In the end, I decided to go with the classic “3 Truths and one Lie” game for the first day. I don’t quite know my reasoning. At first I was going to do a writing diagnostic…but I don’t know. English class is supposed to be fun, and even though we will be writing (and I will be doing a diagnostic)….I just wanted the first day to be fun. 

So anyway, I went with the 3 truths and one lie thing,

and it was hilarious. I learned 3 things about my students: 1) they are hilarious. 2) they are not shy 3) they are surprisingly up on American Pop Songs (as exhibited by the LMFAO reference that, coincidentally, made me LMFAO). 

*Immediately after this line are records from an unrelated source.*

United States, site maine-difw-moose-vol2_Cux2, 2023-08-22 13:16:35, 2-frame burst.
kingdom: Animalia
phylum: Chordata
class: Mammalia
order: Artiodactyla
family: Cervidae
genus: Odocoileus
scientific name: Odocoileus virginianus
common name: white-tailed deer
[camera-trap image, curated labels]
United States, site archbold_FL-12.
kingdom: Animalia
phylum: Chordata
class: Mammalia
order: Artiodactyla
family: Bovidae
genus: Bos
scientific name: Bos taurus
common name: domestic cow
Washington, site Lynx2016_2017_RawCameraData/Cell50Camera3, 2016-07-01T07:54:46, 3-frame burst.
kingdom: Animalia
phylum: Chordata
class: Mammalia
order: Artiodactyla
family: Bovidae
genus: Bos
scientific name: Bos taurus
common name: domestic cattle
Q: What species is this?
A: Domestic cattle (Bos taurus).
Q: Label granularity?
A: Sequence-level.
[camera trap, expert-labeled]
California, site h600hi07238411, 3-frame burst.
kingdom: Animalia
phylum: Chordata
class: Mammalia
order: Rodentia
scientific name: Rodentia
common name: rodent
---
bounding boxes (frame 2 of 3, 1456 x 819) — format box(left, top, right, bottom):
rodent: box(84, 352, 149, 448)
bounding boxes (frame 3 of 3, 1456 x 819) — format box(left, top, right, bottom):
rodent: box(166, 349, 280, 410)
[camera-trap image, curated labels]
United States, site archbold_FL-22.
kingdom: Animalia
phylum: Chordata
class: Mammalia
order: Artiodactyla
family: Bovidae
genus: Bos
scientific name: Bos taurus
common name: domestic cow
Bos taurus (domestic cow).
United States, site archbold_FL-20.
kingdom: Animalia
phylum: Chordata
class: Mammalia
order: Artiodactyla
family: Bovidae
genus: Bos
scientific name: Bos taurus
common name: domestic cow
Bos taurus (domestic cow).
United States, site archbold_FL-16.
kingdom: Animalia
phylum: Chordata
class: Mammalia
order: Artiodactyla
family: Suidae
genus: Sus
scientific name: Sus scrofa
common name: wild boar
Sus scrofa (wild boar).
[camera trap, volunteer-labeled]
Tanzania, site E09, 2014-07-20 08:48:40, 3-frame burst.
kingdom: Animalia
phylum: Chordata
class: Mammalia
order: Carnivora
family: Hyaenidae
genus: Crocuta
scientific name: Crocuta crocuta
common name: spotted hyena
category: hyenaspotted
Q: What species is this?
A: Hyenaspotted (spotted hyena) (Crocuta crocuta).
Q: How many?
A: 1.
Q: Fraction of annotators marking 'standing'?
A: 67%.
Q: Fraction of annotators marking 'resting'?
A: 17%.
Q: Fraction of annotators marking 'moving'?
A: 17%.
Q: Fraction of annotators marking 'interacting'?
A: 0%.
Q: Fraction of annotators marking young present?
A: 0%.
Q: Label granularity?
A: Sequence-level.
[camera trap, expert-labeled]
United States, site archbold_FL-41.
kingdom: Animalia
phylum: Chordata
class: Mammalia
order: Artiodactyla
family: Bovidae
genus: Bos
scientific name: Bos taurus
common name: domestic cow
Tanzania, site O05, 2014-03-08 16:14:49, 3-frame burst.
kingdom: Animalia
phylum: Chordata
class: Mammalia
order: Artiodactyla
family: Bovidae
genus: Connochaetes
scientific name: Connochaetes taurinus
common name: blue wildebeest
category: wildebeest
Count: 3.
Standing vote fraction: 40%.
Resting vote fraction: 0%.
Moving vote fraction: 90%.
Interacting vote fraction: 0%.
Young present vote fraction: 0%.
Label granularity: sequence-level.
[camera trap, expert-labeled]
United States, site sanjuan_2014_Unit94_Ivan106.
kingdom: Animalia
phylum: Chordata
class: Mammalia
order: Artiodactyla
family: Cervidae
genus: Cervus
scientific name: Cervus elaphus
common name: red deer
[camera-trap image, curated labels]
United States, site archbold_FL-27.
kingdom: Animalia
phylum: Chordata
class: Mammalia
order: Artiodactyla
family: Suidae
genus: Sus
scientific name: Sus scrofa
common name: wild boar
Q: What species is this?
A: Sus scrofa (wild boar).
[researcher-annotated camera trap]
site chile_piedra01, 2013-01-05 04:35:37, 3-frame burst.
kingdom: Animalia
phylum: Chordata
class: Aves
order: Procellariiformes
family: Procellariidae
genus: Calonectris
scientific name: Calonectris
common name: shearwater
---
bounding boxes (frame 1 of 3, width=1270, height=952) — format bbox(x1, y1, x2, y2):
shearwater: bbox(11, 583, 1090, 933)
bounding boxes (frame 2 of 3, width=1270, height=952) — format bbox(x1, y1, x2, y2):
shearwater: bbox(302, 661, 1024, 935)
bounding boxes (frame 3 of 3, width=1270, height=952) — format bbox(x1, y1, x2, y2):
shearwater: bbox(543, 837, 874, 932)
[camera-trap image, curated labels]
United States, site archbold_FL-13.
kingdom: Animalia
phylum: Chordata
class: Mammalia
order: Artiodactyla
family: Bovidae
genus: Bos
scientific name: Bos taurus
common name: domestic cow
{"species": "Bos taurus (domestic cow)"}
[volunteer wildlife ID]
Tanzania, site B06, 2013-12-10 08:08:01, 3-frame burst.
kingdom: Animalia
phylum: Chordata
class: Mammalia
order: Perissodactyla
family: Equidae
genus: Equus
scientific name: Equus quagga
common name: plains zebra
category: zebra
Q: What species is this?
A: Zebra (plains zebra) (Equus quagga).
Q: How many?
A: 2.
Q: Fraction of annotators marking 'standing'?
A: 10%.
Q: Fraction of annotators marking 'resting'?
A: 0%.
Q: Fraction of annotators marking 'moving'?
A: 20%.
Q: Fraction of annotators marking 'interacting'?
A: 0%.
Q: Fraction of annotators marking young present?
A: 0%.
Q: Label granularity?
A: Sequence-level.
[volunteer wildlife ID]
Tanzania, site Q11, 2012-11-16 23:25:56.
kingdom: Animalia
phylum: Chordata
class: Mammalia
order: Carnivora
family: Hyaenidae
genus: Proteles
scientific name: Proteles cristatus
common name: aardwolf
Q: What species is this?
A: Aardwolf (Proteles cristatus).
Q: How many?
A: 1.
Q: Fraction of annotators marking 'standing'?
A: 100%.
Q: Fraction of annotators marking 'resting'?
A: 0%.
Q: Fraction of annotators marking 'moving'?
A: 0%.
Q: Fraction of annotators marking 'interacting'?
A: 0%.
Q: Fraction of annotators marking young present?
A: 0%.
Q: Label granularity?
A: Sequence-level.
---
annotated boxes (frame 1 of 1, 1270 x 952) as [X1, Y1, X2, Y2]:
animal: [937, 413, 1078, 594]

I am glad to know these three things about my students, because it will definitely influence my approach throughout the year, although I don’t think my co-teacher appreciated it because after those classes she became a lot more hands-on, telling me what I need to plan for them for tomorrow and Monday.

Oh well. I’ve had 26 years to come to terms with the fact that not everyone gets my humor.

Speaking of 26 years….

isn’t it awkward when someone guesses your age…and get it exactly right? Is that only me? It’s like damn, I really look my age?

I have been long-since warned about the Korean tendency to ask you seemingly personal questions as a way to get to know you (are you married, how old are you, etc.), but today was the first day anyone actually took a personal interest in me I guess. This teacher guy at my school asked me whether I was married (to which I replied no….mi-hon–single). Then he said some stuff in Korean, the Korean teachers giggled, and my co-teacher translated:

“He’s trying to guess your age.”

To which I replied brightly, “Oh, 26.”

She translated, and everyone had a good laugh. “That’s what he guessed,” she translated. “26 or 27.”

…da fuq?! Now you can look at me and see I’m in my late 20s? Oh,

not cool man.



Old though I may appear, I definitely felt like a freshman in high school today. I had the typical first-day-of-school round of mishaps: brand new pimples, missing the bus, tripping up the stairs, and even finding a hole in my tights. So the universe kind of got the inverse of what I want, which is to look like a high-schooler but conduct myself like a grown-ass woman, not the other way around.

And finally, to sum of my first day teaching, I leave you with this:

As a part of wrapping up my second class of the day, I asked students if they hand any questions for me.

Amid the shaking of the heads, one girl raises her hand.

I smile and tell her to ask away.

She smiles.

“Do you eat chicken?” she asks.

The class laughs. Again, I’m like….da fuq?

In my mind, I’m trying not to go there–there being stereotype threat, of course: Oh. Why you gotta ask the black girl do she like chicken? I’m trying to tell myself this is a whole ‘nother part of the world. Maybe she wants to know if Americans like chicken. Or maybe she just wants to know if Ms. Bri, the individual standing in front of her, likes chicken.

I’m thinking this while the class is laughing, so I put on my best smile and I reply, “Do you like chicken? Since I’ve been in Korea I’ve noticed a lot of chicken restaurants. So yes, I like chicken, but I think everyone does, don’t you?”

Meanwhile, my co-teacher asks her, “Do you ask every teacher that?” to which the girl replies “yes.” So I go, “oh, you’re taking a survey about which teachers like chicken or something?” to which the girl replies no.

Liar. It was just something she asked me. I’ve got my eye on you, you little so-and-so.